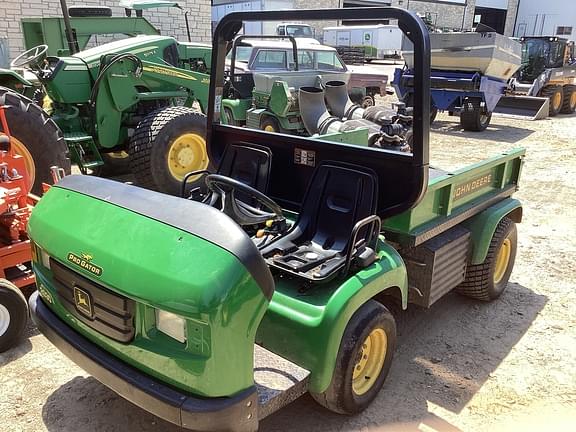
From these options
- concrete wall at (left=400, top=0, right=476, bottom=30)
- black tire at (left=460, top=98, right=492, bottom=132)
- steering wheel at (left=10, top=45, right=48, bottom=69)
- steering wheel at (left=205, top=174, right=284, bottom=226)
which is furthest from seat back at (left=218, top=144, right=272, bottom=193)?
concrete wall at (left=400, top=0, right=476, bottom=30)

* Given request
Put everything from the start of the rows down to the line containing "- steering wheel at (left=205, top=174, right=284, bottom=226)" into a Markdown table with the columns No. and Text, giving each line its own number and skipping blank lines. Leave the pictures out.

* Finished task
| No. | Text |
|---|---|
| 1 | From these options |
| 2 | - concrete wall at (left=400, top=0, right=476, bottom=30) |
| 3 | - black tire at (left=460, top=98, right=492, bottom=132) |
| 4 | - steering wheel at (left=10, top=45, right=48, bottom=69) |
| 5 | - steering wheel at (left=205, top=174, right=284, bottom=226) |